> [Texto fornecido]:
────────────────

A Namíbia é o caso típico de uma democracia estável, mas com partido dominante. Desde a independência, em 1990, que a SWAPO, o antigo movimento de libertação, tem vencido, invariavelmente e com vantagens esmagadoras, todas as eleições realizadas no país. A isso não será estranho o facto de os seus principais dirigentes provirem dos ovambos, a maior etnia do país. A oposição é bastante débil e tem-se mostrado fragmentada. As suas forças armadas intervieram nas guerras civis da RD do Congo e deram apoio, na retaguarda, ao MPLA contra a UNITA, na vizinha Angola. O governo ensaiou, ainda, uma tímida reforma agrária, mas não avançou muito, após a desastrosa experiência zimbabwiana. O seu líder histórico, Sam Nujoma, foi eleito presidente em 1994 e 1999, a que se seguiu Hifikepunye Pohamba em 2004 e 2009, por sua vez sucedido, em 2014, por Hage Geingob. Nas eleições gerais de novembro, o presidente foi reeleito tranquilamente, mas viu o seu apoio decrescer de 87% para 56%, enquanto a SWAPO, apesar de manter a sua tradicional supremacia, perdeu bastantes votos e ficou a um lugar da maioria constitucional de 2/3, algo que sucedeu pela primeira vez desde a independência. Os resultados mostram algum descontentamento com a governação, em especial entre o eleitorado urbano.

────────────────

> [Material fornecido]:
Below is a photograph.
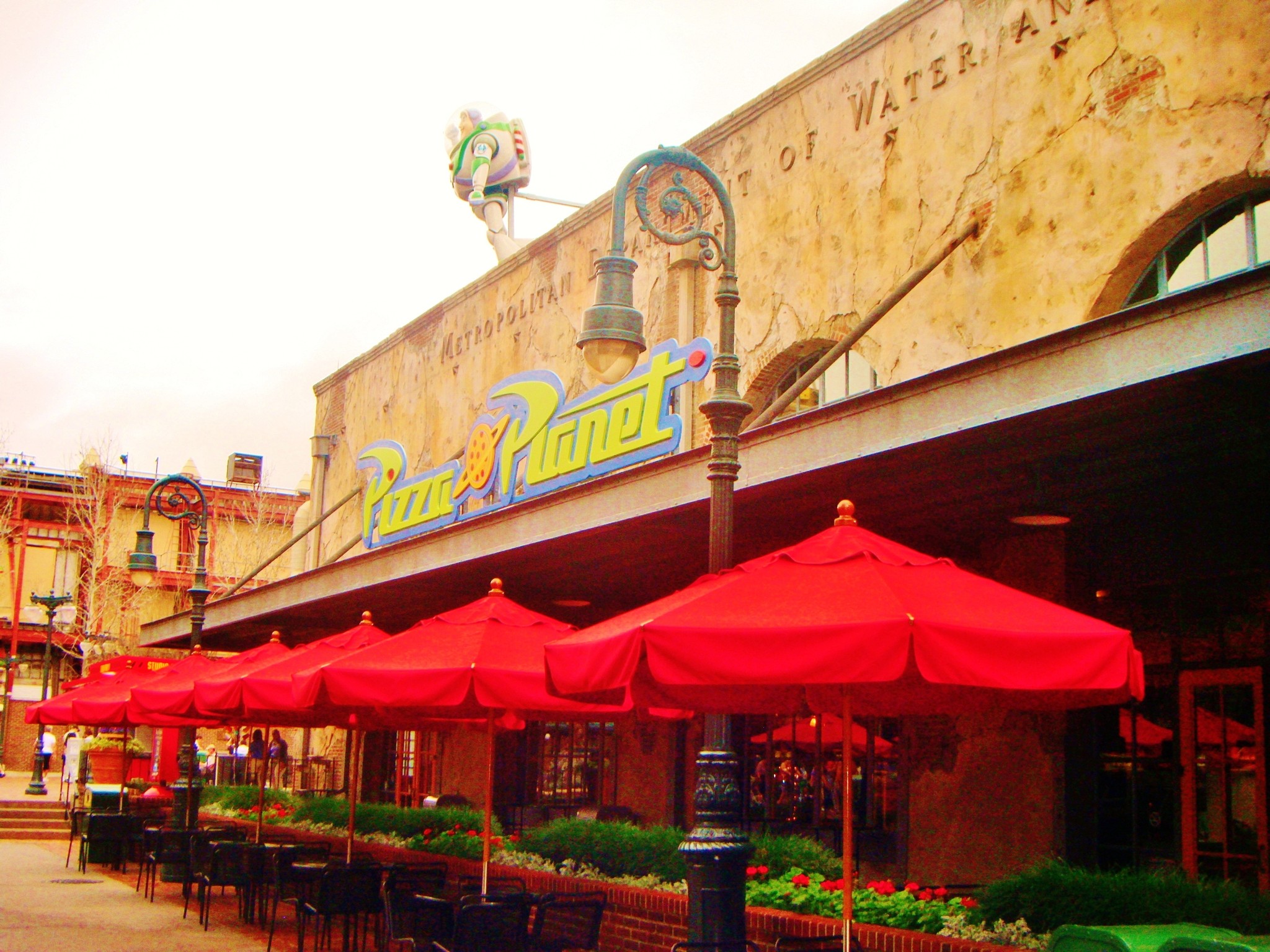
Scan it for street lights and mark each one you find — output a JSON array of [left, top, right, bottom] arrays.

────────────────

> [Problema proposto A]:
De acordo com o texto sobre a Namíbia, de que etnia provêm os principais dirigentes da SWAPO?
> [Problema proposto B]:
Dê seguimento ao texto sobre a política da Namíbia, a partir da última frase apresentada.

> [Resposta A]:
Provêm dos ovambos, a maior etnia do país.

> [Resposta B]:
O Botswana é um caso semelhante, embora a sua independência seja mais precoce, datando de 1965. Ao contrário da maioria dos países africanos, que optaram por sistemas de partido único até ao início dos anos 90, o Botswana manteve o multipartidarismo. Contudo, o conservador Partido Democrático do Botswana (BDP) tem dominado a vida política do país, vencendo todos os atos eleitorais realizados até hoje. Contudo, gradualmente, a sua popularidade tem vindo a diminuir e, nas eleições de 2014, ficou, pela primeira vez abaixo dos 50%, embora conservando a maioria absoluta dos lugares no Parlamento. Isso ficou a dever-se a uma cisão no BDP, por parte de um setor que se opunha às políticas do presidente Ian Khama, filho do “pai” da independência, Seretse Khama. Face à instabilidade crescente no seio do partido, aquele demitiu-se, sendo substituído pelo vice-presidente Mokgweetsi Masisi. Nas eleições gerais de outubro, foi reeleito com mais de 50% dos votos, deixando a grande distância o seu principal opositor, Duma Boko, líder da aliança Guarda-chuva da Mudança Democrática (UDC), do centro-esquerda. Entretanto, o antigo presidente esteve por trás da criação de um novo partido, a Frente Patriótica do Botswana (BPF), mas não se abalançou a liderá-lo e os seus resultados foram bastante modestos. O país, semidesértico e pouco povoado, mas rico em diamantes, é dos mais prósperos de África. Porém, foi duramente atingido pela epidemia de SIDA, no final do século passado.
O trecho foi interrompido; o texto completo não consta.